Henri II dit le Querelleur (en allemand : Heinrich der Zänker), né vers 951 et mort le à Gandersheim en Saxe, est un prince de la dynastie des Ottoniens, fils du duc Henri Ier de Bavière et de son épouse Judith. Neveu de l'empereur Otton Ier, il fut duc de Bavière de 955 à 976 puis de 985 à 995[1] et duc de Carinthie de 989 à 995.

Origine et famille[modifier | modifier le code]

Henri II est issu de la lignée bavaroise des Ottoniens, le fils cadet du duc Henri Ier, jeune frère du roi et futur empereur Otton Ier et de son épouse Judith, fille du duc Arnulf Ier de Bavière. Il succède à son père à l'âge de quatre ans sous la régence de sa mère. Sa sœur aînée Hadwige épouse le duc Burchard III de Souabe en 954.

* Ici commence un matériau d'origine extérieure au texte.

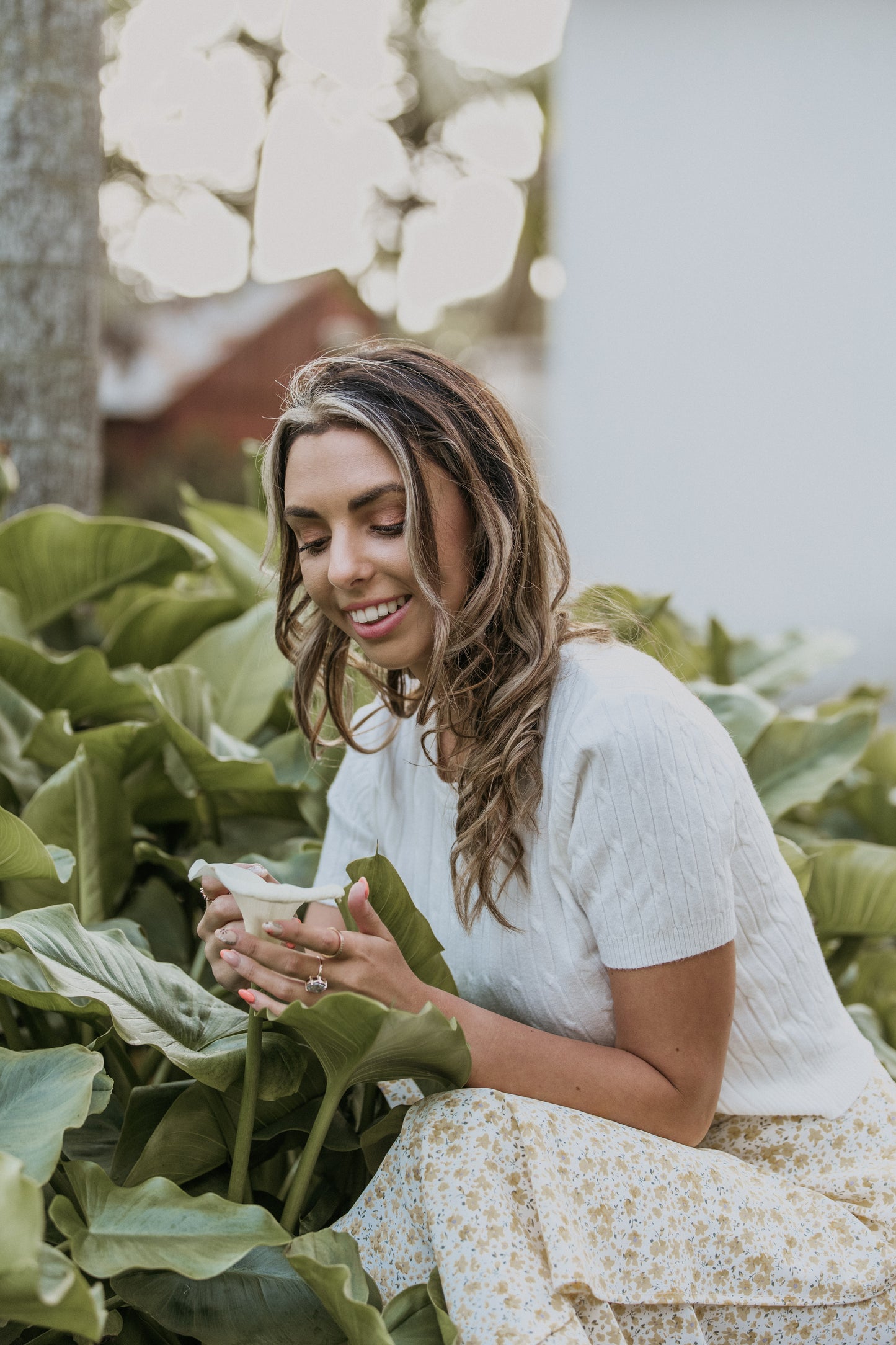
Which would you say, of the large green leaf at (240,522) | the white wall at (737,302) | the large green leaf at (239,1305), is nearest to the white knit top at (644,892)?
the large green leaf at (239,1305)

En 972, Henri épouse lui-même la princesse Gisèle de Bourgogne[2], nièce de l'impératrice Adélaïde. Par conséquent, les duchés de Bavière et de Souabe ainsi que le royaume de Bourgogne ont des rapports étroits par des liens de parenté. Lors de son accession au trône en 973, le nouveau empereur Otton II, cousin de Henri II, se retrouvait face à un bloc stratégique dans le Sud du Saint-Empire.

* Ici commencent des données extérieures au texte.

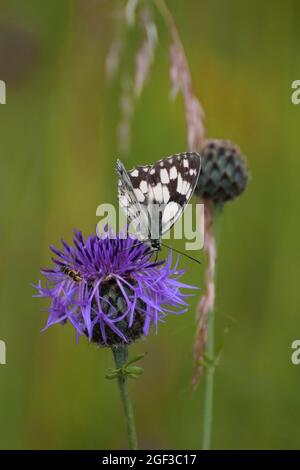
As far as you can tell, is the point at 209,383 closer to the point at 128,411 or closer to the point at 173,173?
the point at 128,411

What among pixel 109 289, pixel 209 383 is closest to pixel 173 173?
pixel 109 289

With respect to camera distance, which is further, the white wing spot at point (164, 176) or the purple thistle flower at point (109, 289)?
the white wing spot at point (164, 176)

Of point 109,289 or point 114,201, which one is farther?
point 114,201

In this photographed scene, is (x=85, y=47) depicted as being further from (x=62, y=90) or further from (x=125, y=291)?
(x=125, y=291)

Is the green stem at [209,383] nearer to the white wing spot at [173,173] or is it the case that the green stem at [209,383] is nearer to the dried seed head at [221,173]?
the dried seed head at [221,173]

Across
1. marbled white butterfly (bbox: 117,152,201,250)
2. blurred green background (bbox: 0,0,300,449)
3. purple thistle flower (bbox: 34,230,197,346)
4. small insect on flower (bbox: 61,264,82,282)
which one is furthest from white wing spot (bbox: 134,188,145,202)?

Révoltes[modifier | modifier le code]

C'est en effet 973, l'année de décès de l'empereur Otton Ier mais aussi du duc Burchard III de Souabe, que ses ambitions sont vues pour la première fois : son beau-frère Burchard ne laisse pas d'enfants bénéficiaires et Henri réclame le patrimoine (son premier fils Henri est né le ) ; en plus, il a nommé son parent Henri évêque d'Augsbourg en éludant ainsi le droit de l'empereur à l'investiture. En contrepartie, Otton II établit son neveu Otton, fils de son frère Liudolf, duc de Souabe. La duchesse Hadwige, toutefois, ne souhaitait pas le remettre le pouvoir.

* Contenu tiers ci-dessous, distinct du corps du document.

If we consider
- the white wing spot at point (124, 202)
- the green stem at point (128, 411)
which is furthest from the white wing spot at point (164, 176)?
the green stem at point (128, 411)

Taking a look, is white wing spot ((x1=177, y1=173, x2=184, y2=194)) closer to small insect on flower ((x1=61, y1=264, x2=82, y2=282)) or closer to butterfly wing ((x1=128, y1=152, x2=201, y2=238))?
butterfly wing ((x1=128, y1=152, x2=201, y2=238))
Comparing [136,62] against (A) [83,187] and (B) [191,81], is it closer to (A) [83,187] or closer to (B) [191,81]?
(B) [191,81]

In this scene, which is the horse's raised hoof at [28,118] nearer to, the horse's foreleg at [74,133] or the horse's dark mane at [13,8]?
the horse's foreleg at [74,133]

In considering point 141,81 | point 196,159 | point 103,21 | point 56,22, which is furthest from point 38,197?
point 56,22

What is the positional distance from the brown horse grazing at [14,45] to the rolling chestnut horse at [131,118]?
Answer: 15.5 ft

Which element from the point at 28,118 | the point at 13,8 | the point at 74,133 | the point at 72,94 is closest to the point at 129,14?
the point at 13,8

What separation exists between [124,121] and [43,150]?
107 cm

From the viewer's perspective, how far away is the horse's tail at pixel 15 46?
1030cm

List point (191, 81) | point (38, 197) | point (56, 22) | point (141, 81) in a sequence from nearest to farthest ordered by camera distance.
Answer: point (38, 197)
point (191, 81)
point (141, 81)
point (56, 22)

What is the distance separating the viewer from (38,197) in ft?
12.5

Allié à Boleslav II de Bohême, à Mieszko Ier de Pologne et également à un nombre des nobles saxons, Henri II se révolte contre Otton II qui finit par l'emprisonner au palais impérial d'Ingelheim. Peu tard, cependant, l'empereur doit combattre d'autres émeutes en Hainaut et en Cambrésis, ainsi que les forces du roi danois Harald à la dent bleue qui envahissent le Holstein. En 976, Henri a pu fuir à Ratisbonne. Après la défaite essuyée par les troupes du duc, Otton le destitua et saisit l'occasion pour regrouper les domaines au sud-est de l'Empire. Il a créé le nouveau duché de Carinthie qu'il donne à Henri le Jeune, le fils du duc défunt Berthold de Bavière. En même temps, il confia le margraviat d'Autriche (marcha orientalis ou Ostarrīchi) au comte Léopold issu de la maison de Babenberg, un adversaire décidé de Henri II. Le duché de Bavière a dû être cédé à Otton de Souabe. Bien qu'il fut battu et excommunié, Henri II, conjointement avec Henri le Jeune et l'évêque Henri d'Augsbourg, a encouragé la nouvelle insurrection des « trois Henris » mais a été vaincu une fois encore. Après l'échec de son tentative, l'empereur confia à l'évêque Folcmar d'Utrecht la garde de Henri.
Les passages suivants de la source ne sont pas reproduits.